TASK TO CARRY OUT
Repeat exactly the lines from the line containing "How far from the point" to the last line of the listing, including both.

--- RECORDS SUPPLIED ---

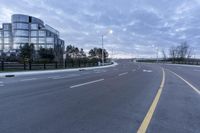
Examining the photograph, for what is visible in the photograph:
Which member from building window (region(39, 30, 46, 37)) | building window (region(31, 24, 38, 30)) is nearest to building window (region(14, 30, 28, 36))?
building window (region(31, 24, 38, 30))

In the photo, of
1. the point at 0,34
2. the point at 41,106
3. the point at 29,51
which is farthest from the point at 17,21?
the point at 41,106

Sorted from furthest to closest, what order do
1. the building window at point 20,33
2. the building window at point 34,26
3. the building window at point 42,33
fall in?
the building window at point 42,33 < the building window at point 34,26 < the building window at point 20,33

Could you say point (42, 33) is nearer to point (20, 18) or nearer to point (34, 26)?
point (34, 26)

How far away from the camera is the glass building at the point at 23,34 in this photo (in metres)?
80.9

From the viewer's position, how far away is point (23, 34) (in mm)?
81812

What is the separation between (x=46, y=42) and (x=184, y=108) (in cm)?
8575

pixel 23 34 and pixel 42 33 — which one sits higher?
pixel 42 33

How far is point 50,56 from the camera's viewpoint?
66500 millimetres

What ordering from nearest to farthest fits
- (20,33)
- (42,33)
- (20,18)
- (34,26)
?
(20,18), (20,33), (34,26), (42,33)

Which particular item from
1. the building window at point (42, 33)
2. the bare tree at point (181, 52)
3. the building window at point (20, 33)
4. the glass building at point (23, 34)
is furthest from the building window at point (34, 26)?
the bare tree at point (181, 52)

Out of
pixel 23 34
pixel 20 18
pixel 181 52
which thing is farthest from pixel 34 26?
pixel 181 52

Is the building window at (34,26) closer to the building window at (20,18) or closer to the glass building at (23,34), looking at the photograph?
the glass building at (23,34)

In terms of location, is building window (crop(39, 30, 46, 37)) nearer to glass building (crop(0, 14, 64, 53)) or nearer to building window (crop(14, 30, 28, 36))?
glass building (crop(0, 14, 64, 53))

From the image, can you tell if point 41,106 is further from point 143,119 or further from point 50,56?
point 50,56
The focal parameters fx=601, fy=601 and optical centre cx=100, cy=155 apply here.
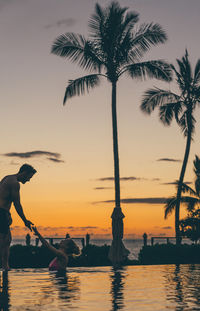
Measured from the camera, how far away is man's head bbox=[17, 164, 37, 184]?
428 inches

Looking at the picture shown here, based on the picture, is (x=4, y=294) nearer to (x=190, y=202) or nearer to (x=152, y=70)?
(x=152, y=70)

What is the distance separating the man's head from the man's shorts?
2.31 feet

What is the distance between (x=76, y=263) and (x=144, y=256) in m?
2.83

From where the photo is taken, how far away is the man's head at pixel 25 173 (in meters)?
10.9

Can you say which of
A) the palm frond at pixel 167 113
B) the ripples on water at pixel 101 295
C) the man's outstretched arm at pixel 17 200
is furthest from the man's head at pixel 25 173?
the palm frond at pixel 167 113

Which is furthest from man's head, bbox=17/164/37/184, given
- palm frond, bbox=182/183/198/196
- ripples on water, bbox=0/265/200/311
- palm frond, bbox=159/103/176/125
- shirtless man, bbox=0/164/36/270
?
palm frond, bbox=182/183/198/196

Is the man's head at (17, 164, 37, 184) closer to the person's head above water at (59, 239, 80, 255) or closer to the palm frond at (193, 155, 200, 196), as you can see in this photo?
the person's head above water at (59, 239, 80, 255)

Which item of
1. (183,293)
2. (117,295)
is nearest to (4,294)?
(117,295)

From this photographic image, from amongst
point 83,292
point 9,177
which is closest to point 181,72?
point 9,177

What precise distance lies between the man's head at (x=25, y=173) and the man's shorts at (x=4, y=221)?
0.70m

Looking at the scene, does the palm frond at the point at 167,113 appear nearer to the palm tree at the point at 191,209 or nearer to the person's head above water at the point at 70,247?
the palm tree at the point at 191,209

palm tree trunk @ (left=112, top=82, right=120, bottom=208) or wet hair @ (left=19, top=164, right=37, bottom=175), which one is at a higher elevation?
palm tree trunk @ (left=112, top=82, right=120, bottom=208)

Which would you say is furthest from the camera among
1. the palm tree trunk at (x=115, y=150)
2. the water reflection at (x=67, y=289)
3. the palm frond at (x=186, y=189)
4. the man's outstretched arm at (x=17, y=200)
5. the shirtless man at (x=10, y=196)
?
the palm frond at (x=186, y=189)

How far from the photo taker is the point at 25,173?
1088 centimetres
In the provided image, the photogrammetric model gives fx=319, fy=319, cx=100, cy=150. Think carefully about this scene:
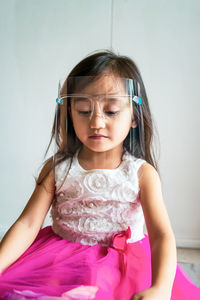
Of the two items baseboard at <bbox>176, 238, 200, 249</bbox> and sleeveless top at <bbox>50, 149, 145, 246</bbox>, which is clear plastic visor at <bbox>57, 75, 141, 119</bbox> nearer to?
sleeveless top at <bbox>50, 149, 145, 246</bbox>

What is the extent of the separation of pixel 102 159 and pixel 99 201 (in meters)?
0.10

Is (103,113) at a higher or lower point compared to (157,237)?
higher

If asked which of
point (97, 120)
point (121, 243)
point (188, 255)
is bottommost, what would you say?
point (188, 255)

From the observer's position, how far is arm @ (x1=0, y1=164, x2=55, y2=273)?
0.69 metres

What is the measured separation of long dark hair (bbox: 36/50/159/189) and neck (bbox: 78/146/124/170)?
1.2 inches

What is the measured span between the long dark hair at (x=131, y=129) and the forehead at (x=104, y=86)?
1cm

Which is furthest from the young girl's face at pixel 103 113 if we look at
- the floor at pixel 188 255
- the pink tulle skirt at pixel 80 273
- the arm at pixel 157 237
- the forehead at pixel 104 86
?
the floor at pixel 188 255

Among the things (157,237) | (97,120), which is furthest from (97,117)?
(157,237)

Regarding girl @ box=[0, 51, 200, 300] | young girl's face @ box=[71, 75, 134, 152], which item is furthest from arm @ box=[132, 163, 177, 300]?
young girl's face @ box=[71, 75, 134, 152]

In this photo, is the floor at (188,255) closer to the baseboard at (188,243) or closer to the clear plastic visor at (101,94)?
the baseboard at (188,243)

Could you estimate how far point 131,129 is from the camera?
753mm

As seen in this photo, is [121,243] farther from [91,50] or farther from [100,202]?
[91,50]

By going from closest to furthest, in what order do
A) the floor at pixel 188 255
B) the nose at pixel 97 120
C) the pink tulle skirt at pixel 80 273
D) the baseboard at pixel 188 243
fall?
the pink tulle skirt at pixel 80 273 → the nose at pixel 97 120 → the floor at pixel 188 255 → the baseboard at pixel 188 243

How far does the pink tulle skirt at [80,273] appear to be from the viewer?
1.71 feet
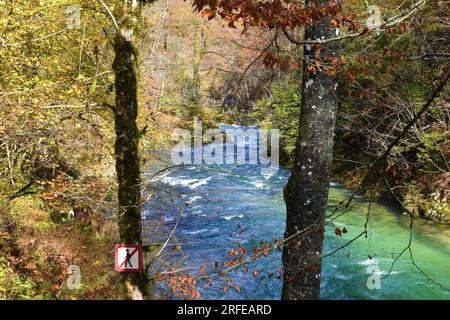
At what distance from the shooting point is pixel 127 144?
509 centimetres

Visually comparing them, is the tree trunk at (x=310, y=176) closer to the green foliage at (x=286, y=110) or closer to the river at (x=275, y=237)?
the river at (x=275, y=237)

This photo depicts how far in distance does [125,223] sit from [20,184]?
4.13 meters

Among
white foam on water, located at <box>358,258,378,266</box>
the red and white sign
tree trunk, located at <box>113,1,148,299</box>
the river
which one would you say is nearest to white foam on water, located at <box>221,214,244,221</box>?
the river

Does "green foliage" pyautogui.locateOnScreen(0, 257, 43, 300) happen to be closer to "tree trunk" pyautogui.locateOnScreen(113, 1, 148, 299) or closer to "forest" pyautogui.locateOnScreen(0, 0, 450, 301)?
"forest" pyautogui.locateOnScreen(0, 0, 450, 301)

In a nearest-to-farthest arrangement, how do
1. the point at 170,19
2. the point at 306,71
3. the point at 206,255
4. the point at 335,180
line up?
1. the point at 306,71
2. the point at 206,255
3. the point at 335,180
4. the point at 170,19

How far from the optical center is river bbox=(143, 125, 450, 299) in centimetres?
820

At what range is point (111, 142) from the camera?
8758 millimetres

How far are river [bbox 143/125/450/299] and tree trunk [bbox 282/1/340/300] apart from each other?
57cm

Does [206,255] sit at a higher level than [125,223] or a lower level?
lower

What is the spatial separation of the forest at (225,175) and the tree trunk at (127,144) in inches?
0.7

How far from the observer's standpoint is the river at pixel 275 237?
8203 mm

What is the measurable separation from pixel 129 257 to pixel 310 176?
2.57 meters

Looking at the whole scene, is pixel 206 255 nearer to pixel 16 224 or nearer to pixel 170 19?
pixel 16 224

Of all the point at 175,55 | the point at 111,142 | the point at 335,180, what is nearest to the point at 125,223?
the point at 111,142
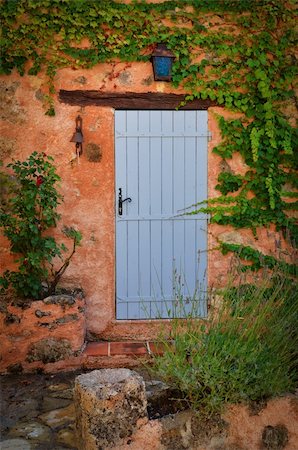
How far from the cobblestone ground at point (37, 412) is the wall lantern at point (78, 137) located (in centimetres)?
210

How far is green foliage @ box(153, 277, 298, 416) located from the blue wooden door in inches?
79.7

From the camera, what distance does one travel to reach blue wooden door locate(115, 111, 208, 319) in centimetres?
471

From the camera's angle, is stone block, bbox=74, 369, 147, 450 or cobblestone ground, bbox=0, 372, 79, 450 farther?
cobblestone ground, bbox=0, 372, 79, 450

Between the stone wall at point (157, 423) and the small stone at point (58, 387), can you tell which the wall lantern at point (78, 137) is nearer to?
the small stone at point (58, 387)

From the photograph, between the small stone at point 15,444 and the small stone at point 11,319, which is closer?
the small stone at point 15,444

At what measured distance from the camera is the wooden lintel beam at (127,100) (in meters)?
4.68

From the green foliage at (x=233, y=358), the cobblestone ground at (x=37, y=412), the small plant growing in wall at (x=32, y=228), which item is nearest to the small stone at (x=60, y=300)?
the small plant growing in wall at (x=32, y=228)

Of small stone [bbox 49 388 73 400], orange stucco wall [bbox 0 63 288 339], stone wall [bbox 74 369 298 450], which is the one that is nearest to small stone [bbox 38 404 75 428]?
small stone [bbox 49 388 73 400]

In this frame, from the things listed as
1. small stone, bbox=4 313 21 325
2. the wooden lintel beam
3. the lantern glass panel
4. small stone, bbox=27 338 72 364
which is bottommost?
small stone, bbox=27 338 72 364

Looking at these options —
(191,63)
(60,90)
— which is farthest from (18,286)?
(191,63)

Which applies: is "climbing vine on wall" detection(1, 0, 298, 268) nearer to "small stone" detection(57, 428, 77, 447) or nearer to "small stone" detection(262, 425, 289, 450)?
"small stone" detection(262, 425, 289, 450)

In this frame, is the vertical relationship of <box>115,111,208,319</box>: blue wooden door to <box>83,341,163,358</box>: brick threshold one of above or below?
above

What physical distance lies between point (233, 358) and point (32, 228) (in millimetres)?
2241

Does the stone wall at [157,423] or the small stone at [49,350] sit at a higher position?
the stone wall at [157,423]
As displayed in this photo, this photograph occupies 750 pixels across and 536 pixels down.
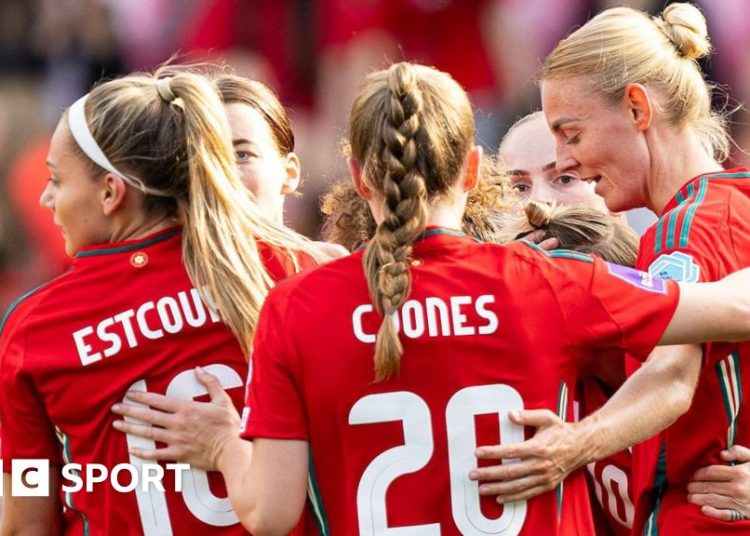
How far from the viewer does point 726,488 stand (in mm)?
2229

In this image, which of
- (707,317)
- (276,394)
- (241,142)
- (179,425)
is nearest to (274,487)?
(276,394)

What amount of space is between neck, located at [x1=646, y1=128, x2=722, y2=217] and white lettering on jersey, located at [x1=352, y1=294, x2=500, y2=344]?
26.2 inches

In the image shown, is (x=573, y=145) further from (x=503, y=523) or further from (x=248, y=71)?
(x=248, y=71)

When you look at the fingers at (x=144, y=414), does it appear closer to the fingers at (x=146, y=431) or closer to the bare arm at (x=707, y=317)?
the fingers at (x=146, y=431)

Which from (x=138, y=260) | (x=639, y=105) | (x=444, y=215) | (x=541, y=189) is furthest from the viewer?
(x=541, y=189)

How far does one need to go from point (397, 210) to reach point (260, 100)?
126 centimetres

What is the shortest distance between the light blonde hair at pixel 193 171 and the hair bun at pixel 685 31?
39.2 inches

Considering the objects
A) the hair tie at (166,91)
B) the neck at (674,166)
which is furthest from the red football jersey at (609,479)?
the hair tie at (166,91)

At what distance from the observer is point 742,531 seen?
2238 mm

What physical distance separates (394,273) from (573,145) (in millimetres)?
744

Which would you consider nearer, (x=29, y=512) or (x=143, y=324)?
(x=143, y=324)

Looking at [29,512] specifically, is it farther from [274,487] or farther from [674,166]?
[674,166]

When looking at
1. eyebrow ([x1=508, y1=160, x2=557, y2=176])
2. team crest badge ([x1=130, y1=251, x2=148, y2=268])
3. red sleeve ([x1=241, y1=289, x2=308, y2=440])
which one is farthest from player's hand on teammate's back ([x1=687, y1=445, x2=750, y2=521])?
eyebrow ([x1=508, y1=160, x2=557, y2=176])

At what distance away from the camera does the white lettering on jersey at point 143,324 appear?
89.0 inches
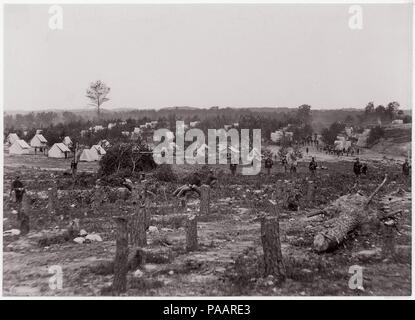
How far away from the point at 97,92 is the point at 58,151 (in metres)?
3.00

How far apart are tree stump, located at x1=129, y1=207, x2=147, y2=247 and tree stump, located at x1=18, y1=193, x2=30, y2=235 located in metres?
2.83

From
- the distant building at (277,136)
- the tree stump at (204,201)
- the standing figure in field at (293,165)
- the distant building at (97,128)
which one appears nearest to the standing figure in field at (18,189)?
the distant building at (97,128)

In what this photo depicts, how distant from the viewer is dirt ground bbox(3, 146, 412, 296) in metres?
8.05

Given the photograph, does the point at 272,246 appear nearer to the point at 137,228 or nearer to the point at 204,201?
the point at 137,228

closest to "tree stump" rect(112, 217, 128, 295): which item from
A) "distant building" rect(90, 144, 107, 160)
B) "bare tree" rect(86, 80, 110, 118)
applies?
"bare tree" rect(86, 80, 110, 118)

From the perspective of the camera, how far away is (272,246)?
26.2 ft

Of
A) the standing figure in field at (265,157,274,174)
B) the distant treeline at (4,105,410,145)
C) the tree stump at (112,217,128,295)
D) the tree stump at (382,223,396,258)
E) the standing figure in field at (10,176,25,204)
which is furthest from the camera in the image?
the standing figure in field at (265,157,274,174)

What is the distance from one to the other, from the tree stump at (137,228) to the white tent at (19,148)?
171 inches

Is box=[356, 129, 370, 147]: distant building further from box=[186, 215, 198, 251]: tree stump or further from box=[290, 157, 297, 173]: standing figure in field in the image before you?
box=[186, 215, 198, 251]: tree stump

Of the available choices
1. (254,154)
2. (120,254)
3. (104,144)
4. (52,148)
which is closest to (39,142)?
(52,148)

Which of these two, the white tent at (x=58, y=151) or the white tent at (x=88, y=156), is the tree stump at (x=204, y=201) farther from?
the white tent at (x=58, y=151)

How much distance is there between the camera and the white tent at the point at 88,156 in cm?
1226

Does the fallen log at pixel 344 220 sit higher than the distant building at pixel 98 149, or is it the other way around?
the distant building at pixel 98 149
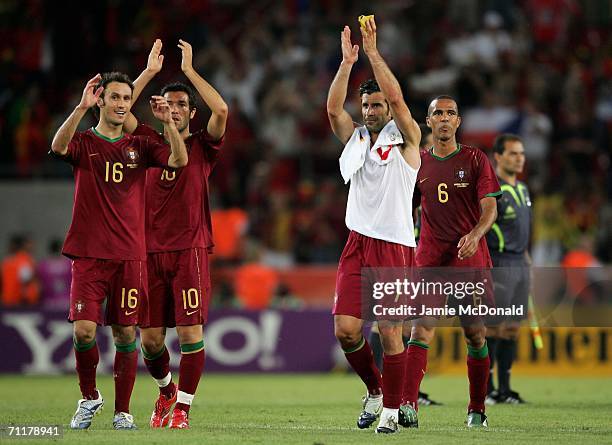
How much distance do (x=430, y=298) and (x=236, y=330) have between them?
8.66m

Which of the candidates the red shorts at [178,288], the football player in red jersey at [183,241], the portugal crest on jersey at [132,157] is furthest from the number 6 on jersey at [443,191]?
the portugal crest on jersey at [132,157]

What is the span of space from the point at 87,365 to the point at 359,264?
7.34 ft

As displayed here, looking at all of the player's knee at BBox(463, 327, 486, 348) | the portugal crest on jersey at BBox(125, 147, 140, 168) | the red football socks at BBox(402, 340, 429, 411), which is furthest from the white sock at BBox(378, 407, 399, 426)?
the portugal crest on jersey at BBox(125, 147, 140, 168)

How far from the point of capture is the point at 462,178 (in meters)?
10.0

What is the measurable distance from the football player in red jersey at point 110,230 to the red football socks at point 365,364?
5.67 feet

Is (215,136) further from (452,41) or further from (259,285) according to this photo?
(452,41)

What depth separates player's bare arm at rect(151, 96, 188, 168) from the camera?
29.9ft

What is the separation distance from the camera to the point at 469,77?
21.4 m

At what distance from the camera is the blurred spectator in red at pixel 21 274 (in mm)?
18266

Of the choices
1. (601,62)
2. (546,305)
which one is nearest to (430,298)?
(546,305)

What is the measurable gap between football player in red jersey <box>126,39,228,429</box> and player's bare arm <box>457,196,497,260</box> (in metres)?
2.05

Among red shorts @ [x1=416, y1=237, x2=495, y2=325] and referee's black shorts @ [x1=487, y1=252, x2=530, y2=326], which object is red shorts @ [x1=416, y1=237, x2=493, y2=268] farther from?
referee's black shorts @ [x1=487, y1=252, x2=530, y2=326]

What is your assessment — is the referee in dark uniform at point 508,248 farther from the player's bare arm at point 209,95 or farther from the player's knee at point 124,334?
the player's knee at point 124,334

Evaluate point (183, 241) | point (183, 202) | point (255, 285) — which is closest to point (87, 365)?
point (183, 241)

---

EXERCISE SOLUTION
How far from the point of capture is the point at 462,178 (in meters)?
10.0

What is the measurable distance from the football player in red jersey at point 110,230 to the red football socks at point 365,364?
5.67 feet

Is (215,136) further from (452,41) or further from (259,285) according to this photo?
(452,41)

What depth separates player's bare arm at rect(151, 96, 188, 168) from the camera?
29.9ft

What is the separation distance from the camera to the point at 469,77?
21.4 m

At what distance from the camera is the blurred spectator in red at pixel 21 274 (in mm)?
18266

Of the choices
1. (601,62)
2. (546,305)
which one is nearest to (430,298)?
(546,305)

What is the measurable gap between football player in red jersey <box>126,39,228,429</box> and player's bare arm <box>457,196,497,260</box> (in metres)?
2.05

Among red shorts @ [x1=416, y1=237, x2=495, y2=325] and referee's black shorts @ [x1=487, y1=252, x2=530, y2=326], which object is red shorts @ [x1=416, y1=237, x2=493, y2=268] farther from?
referee's black shorts @ [x1=487, y1=252, x2=530, y2=326]

What is your assessment — is the referee in dark uniform at point 508,248 farther from the player's bare arm at point 209,95 or farther from the player's knee at point 124,334?
the player's knee at point 124,334

Evaluate point (183, 241) | point (183, 202) | point (255, 285) — which is closest to point (87, 365)?
point (183, 241)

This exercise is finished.